In 2018, Simmons made a public art installation on Hunter's Point South Park on the East River in Queens, New York. The installation, Convene, consisted of inverted canoes painted in the colors of the national flags of some immigrant populations in the area.

In 2019, Simmon wrote an opinion piece for The Art Newspaper, with the title "Whiteness must undo itself to make way for the truly radical turn in contemporary culture." She also pulled out as a panelist at IdeasCity Bronx, a New Museum festival, when local Bronx organizers shut it down with their concerns.

In 2021, Simmon's work was featured in Polyphonic: Celebrating PAMM's Fund for African American Art, a group show at Pérez Art Museum Miami highlighting artists in the museum collection acquired through the PAMM Fund for African American Art, an initiative created in 2013. Along with Xaviera Simmons, among the exhibiting artists were Faith Ringgold, Tschabalala Self, Romare Bearden, Juana Valdez, Edward Clark, Kevin Beasley, and others.

Simmons initiated an ongoing project entitled Reading Work (www.readingworkstudio.com) which engaged hundreds of individuals and collectives from across the United States in compensated reading and art-making. The project was funded by the Ford Foundation's Art for Justice grant. Simmons has stated that this project is non-linear and ongoing.

The Queens Museum commissioned a site specific solo exhibition in 2022 from Simmons. The title, "Crisis Makes a Book Club," comes from a conversation between Simmons and the artist Michael Rakowitz.
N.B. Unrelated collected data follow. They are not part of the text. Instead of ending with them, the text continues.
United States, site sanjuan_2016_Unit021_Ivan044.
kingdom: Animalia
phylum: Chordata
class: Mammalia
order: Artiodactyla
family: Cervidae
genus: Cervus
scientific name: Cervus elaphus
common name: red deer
The project was critically acclaimed with multiple reviews in the New York Times.

After the show’s closing Simmons, who is an ardent supporter of artists rights, pushed back against The Queens Museum, the show’s host for violating her intellectual property by repurposing and adapting her large scale work "Align" for a separate unrelated exhibition without the artist's permission.
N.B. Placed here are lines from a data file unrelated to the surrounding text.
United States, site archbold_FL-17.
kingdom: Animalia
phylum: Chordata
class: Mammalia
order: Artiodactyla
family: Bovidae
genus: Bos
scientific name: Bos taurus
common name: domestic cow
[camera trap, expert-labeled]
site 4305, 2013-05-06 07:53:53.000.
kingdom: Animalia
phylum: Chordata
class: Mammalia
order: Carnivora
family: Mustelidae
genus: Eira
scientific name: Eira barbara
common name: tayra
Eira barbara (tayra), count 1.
In 2025 Simmons photographed her long time friend Tunde Adebimpe for his album "Thee Black Boltz". Adebimpe previously recorded a song on Simmons' record, Thundersnow Road which is also the name of her studio.

== Permanent Public Art Commissions ==

- 2025: Marshall L. Davis Sr. African Heritage Cultural Arts Center, Miami-Dade County

== Museum Acquisitions ==

Simmons' work is held in the following collections, among others:
- Agnes Gund Art Collection
- De la Cruz Collection, Miami, Florida
- Deutsche Bank, New York
- High Museum of Art, Atlanta
- Institute of Contemporary Art, Boston, Massachusetts
- Institute of Contemporary Art, Miami, Florida
- Museum of Contemporary Art, Chicago, Illinois
- Museum of Contemporary Art, North Miami, Florida
- Museum of Modern Art, New York
- Nasher Museum of Art at Duke University, North Carolina
- Pérez Art Museum Miami, Florida
- Rubell Museum, Miami, Florida
- Sarasota Art Museum, Sarasota, Florida
- Soho House collection, New York City, Rome, DC
- Solomon R. Guggenheim Museum, New York
- Studio Museum in Harlem, New York
- UBS Art Collection, New York
- Weatherspoon Art Museum, North Carolina

== Board Appointments ==

Simmons has served on boards including:

- Printed Matter, Inc.
- Spaceworks
Spaceworks was a not-for-profit organization developed by the New York City Department of Cultural Affairs to help artists with affordable work space. The program provided performers with low cost hourly rehearsal space and visual artists with affordable studio space on an annual lease.

Simmons has acted as an artist advisor for The Foundation for Contemporary Arts.